Reproduce the lines below from the one that contains "Is (33,190) further" through the end, inclusive, and add nothing.

▸ ENTRIES
_ _ _

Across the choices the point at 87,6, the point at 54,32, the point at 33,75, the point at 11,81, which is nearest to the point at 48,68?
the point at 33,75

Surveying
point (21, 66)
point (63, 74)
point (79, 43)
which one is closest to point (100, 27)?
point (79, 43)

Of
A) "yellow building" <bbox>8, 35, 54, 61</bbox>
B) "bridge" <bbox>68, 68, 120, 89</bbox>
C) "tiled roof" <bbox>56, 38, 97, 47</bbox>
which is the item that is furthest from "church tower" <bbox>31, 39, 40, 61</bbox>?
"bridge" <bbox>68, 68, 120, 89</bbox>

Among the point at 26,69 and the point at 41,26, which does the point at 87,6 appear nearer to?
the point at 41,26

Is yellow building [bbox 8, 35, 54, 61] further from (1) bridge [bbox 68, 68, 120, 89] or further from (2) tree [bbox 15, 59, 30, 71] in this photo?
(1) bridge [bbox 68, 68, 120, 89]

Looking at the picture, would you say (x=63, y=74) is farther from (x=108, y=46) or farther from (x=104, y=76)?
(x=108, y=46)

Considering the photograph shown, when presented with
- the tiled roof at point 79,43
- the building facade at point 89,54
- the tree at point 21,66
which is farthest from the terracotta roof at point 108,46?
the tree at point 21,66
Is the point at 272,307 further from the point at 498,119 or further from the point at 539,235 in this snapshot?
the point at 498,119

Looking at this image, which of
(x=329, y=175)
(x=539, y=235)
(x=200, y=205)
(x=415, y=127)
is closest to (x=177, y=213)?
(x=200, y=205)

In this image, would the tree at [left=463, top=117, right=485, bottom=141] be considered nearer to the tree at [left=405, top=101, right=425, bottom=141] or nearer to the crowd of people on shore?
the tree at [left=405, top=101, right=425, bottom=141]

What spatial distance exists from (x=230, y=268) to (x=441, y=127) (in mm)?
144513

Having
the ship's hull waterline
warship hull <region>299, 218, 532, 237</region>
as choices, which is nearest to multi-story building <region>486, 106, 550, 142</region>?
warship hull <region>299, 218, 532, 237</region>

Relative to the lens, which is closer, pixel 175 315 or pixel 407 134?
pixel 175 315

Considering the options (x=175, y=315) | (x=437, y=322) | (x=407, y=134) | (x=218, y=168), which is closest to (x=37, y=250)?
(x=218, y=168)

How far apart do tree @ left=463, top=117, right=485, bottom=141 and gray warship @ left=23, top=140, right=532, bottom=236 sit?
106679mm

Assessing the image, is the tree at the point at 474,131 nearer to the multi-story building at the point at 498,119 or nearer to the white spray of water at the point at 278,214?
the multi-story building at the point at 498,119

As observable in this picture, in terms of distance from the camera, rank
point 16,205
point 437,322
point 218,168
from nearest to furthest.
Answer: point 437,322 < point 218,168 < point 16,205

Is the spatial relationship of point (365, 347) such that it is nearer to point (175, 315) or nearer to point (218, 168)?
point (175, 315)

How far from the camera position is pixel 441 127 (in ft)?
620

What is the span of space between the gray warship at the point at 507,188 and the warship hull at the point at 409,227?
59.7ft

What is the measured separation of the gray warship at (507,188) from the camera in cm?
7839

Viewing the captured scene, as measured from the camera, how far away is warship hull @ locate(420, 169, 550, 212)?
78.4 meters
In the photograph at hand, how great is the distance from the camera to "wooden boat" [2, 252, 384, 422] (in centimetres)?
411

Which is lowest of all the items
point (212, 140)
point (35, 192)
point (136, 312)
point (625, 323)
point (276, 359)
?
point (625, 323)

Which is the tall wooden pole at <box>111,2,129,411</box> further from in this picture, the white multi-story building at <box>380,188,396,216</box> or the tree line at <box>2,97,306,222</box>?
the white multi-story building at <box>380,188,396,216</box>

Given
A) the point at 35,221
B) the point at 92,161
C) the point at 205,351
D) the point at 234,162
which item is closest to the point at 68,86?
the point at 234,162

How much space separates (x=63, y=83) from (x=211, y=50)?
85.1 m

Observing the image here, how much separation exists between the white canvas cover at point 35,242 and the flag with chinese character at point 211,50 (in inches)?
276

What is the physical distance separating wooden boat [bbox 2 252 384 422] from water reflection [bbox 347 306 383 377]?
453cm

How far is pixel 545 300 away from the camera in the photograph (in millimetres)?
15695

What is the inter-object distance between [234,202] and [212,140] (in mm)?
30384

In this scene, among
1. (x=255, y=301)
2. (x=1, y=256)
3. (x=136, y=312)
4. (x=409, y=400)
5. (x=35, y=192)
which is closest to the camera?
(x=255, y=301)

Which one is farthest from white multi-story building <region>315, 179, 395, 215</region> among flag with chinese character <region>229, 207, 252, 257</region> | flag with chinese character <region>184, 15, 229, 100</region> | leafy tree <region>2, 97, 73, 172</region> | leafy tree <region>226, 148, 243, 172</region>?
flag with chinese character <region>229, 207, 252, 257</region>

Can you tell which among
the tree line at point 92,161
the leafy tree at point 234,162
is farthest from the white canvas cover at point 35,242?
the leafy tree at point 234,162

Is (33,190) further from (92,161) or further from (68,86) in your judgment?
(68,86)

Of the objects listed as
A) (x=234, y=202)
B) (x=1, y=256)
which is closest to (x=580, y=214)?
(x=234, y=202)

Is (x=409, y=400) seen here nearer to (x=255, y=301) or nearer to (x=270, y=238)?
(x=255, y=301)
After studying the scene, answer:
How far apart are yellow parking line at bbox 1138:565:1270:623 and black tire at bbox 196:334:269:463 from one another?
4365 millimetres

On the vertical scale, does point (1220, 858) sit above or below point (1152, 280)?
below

_ _ _

▸ TASK SOLUTION
Is (33,190) further from (92,161) or further from (68,86) in your judgment?
(68,86)

Of the objects listed as
A) (x=234, y=202)
B) (x=1, y=256)
which is closest to (x=580, y=214)?
(x=234, y=202)

Is (x=409, y=400) seen here nearer to (x=255, y=301) or nearer to (x=270, y=238)?
(x=255, y=301)
After studying the scene, answer:
How far apart are yellow parking line at bbox 1138:565:1270:623 and black tire at bbox 196:334:269:463 from one another?
4365 millimetres

On the vertical scale, does point (1220, 858) sit above or below point (1152, 280)?
below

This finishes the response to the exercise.